FRAGMENTO DE LECTURA
————
Pero es ahora cuando nosotros podemos acercarnos y contemplar, al fin, la biblioteca como estuvo en los días en que el General la vio por última vez, antes de emprender el fatídico regreso a su tierra nativa.

Es una biblioteca de trabajo, hecha no para el regodeo del coleccionista, sino para la formación y la curiosidad de un hombre. Hay, ciertamente, bellas ediciones, valiosas como monumentos de arte, pero lo que más impresiona es la variedad de temas, épocas y autores. Todo está allí, testimoniando el ansia universal de conocer de Miranda: poesía, teatro, ensayos, historia, religión, filosofía, viajes, bellas artes, agricultura, novela, ingeniería, lingüística, arte militar, medicina, ciencias naturales, enciclopedias y diccionarios.

Hay algunas joyas de bibliófilo como aquella maravillosa Biblia Políglota, salida de las prensas maestras de Cristóbal Plantin, en Amberes, bajo los auspicios de Felipe II, entre los años de 1569 y 1572, que comprendía léxicos, opúsculos y gramáticas además de los textos hebreo, griego y latino, impresa en ocho volúmenes en cuarto, encuadernada en piel de Rusia y con cantos dorados, a la cual Miranda había añadido en dos tomos suplementarios otras ediciones y algunos apócrifos.

Junto a esta Biblia monumental, que alcanzó el precio, hoy ridículo, de 12 libras y 12 chelines, había otras muchas en variadas ediciones, inglesas, francesas, latinas y españolas, entre ellas las de Scío y de Casiodoro de Reina. No faltaba el Corán, ni algún tratado sobre el Concilio de Trento, ni los libros de Erasmo.
————
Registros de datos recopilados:
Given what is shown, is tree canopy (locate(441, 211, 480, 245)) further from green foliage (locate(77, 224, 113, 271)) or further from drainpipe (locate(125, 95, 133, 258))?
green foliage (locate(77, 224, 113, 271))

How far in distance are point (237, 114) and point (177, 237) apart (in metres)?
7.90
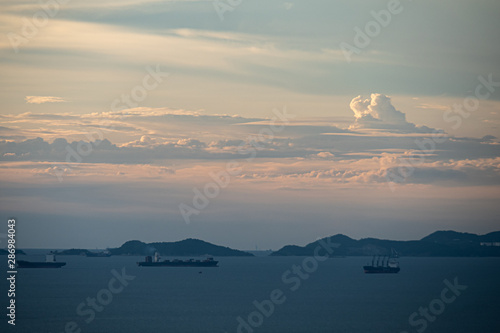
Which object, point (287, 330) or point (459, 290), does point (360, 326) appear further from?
point (459, 290)

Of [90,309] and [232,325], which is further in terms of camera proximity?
[90,309]

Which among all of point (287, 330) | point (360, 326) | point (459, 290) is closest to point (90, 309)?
point (287, 330)

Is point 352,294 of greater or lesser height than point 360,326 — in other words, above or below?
above

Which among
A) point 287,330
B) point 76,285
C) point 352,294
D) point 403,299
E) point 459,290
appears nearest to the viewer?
point 287,330

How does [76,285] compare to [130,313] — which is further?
[76,285]

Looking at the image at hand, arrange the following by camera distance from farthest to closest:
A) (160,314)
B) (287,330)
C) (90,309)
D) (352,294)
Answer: (352,294) < (90,309) < (160,314) < (287,330)

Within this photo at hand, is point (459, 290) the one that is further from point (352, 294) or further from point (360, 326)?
point (360, 326)

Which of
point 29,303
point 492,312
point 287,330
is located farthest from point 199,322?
point 492,312

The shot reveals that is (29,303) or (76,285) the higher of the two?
(76,285)

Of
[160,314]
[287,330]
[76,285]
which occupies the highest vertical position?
[76,285]
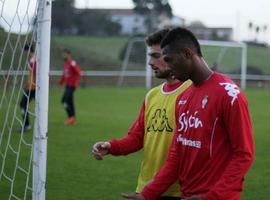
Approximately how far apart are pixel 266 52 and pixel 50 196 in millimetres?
43414

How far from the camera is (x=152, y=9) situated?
48.8 m

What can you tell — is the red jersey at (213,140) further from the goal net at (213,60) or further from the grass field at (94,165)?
the goal net at (213,60)

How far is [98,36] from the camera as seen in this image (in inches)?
2020

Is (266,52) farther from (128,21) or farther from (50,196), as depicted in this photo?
(50,196)

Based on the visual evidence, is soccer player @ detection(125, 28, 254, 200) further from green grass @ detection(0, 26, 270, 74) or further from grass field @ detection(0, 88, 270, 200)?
green grass @ detection(0, 26, 270, 74)

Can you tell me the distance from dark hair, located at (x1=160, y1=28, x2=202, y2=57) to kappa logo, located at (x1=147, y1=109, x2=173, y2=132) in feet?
2.86

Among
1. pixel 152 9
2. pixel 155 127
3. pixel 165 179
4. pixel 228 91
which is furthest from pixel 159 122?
pixel 152 9

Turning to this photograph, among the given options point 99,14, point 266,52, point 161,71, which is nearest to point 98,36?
point 99,14

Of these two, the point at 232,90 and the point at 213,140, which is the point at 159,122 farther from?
the point at 232,90

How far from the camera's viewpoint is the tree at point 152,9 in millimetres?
47406

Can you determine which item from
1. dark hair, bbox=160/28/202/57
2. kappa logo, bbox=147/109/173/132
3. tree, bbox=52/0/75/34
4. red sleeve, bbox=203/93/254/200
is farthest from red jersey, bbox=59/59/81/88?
tree, bbox=52/0/75/34

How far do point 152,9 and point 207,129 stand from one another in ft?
152

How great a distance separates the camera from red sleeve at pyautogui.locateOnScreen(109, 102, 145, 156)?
4.23 metres

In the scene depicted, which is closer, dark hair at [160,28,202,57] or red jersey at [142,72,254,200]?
red jersey at [142,72,254,200]
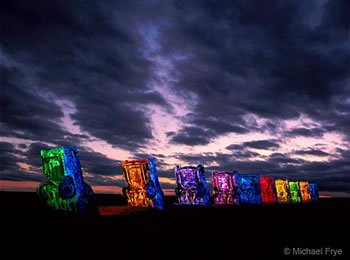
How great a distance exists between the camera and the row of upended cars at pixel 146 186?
541 inches

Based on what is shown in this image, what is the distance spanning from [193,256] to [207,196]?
677 inches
————
ENUNCIADO
Prosigue el fragmento sobre la biblioteca de Miranda a partir de su última oración.

RESULTADO
Estaba el vasto mundo conocido, desconocido y hasta imaginario, en maravillosas obras de viajes. Páginas para conocer y para figurarse las lejanas tierras que Miranda había recorrido y las que no conocería nunca. Estaba la Collection of Voyages, de Churchill y Harleian en 8 tomos, ilustrados y encuadernados en piel de Rusia y, también figuraba Pilgrims and Pilgrimages de Samuel Purchas, en una edición de 1617 en cinco volúmenes, que alcanzó el alto precio de 15 libras y 10 chelines. Era la fabulosa visión del mundo exótico que alimentó los sueños geográficos de poetas, estadistas y navegantes elizabetanos y de la que tomó Coleridge el   —91→   trasfondo de nombres, domos y ríos para evocar como un espejismo el inasible Xanadu de su prodigioso Kubla Kan.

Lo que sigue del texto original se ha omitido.